Debate and argument can help students anchor scientific concepts and can be woven into hands-on learning approaches, according to K-12 Dive. Students in Massachusetts’ New Bedford School District demonstrated this by assessing even the plausibility of UFOs or Bigfoot while studying at the district’s aquatic and marine center.
“All ideas in science have to be argued for,” says Jonathan Osborne, the Kamalachari professor of science education, emeritus, at the Stanford University Graduate School of Education.
Without having students look for evidence of the phenomena they are studying — be it matter conserved in a chemical reaction or the DNA in a cell — they are taking information at face value, he said.

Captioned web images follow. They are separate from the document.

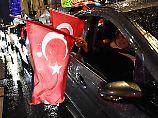 """Zahlen-Check: Wie viele deutsche Türken sagten """"Ja""""?"""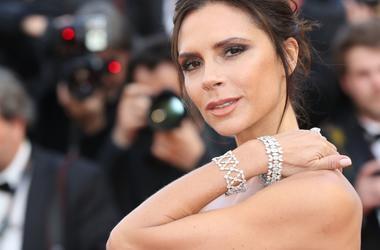 Модный бренд Виктории Бекхэм несет убытки, несмотря на финансовую помощь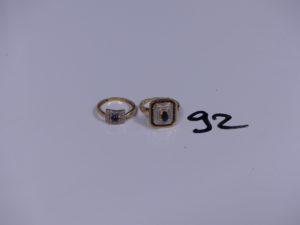 2 bagues en or bicolore (1 ornée d'une pierre bleue et de 2 petits diamants (Td51)(1 ornées de petites pierres bleues et de petits diamants Td53). PB 6,8g
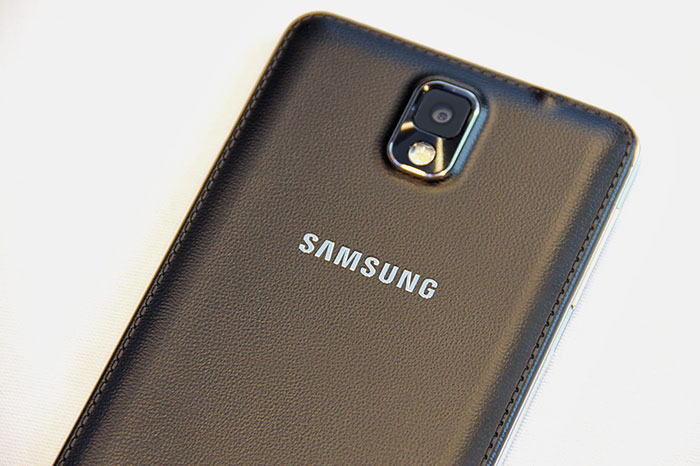 The detachable rear cover is now covered with a leather-like material. The rear camera has a 13MP resolution, better than the Note II's 8MP, and on par with the GALAXY S4.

“If that evidence and the arguments for the conclusions are not presented, then students have to accept it on faith,” Osborne says. “Having beliefs that you cannot justify is poor currency.”
Osborne suggested that educators should work with students to help them learn how to build arguments within a science curriculum. Hands-on learning coupled with science education is a good way to learn how to use and look for evidence in the service of learning science, he says.
“You can only debate scientific facts if you have evidence to support your view,” Osborne says. “Scientific facts are not opinions. They are warranted conclusions based on what we know about the world.”
Osborne notes it’s critically important for teachers to help students learn how to assess and evaluate evidence used to bolster their arguments and pass certain steps.
Does a source have a conflict of interest? A paper touting the benefits of green laws from an institute producing fertilizer should raise a red flag, he said.
The evidence should come from someone with scientific expertise in the area discussed. An astrophysicist, for instance, is probably not the best expert when building an argument around immunology.
Students should seek consensus on an issue. If someone makes a claim that goes against consensus, he suggested that it borders on thin ice.
Osborne says educators can debate topics such as whether a seed is alive with students while bringing them on a walk into nature, looking at the criteria of a living state and what constitutes something being a decomposer.
“It gets people talking about science, using the language of science and explaining it to each other, and it gets people listening to other arguments and thinking critically,” Osborne says. “All of which are positive.”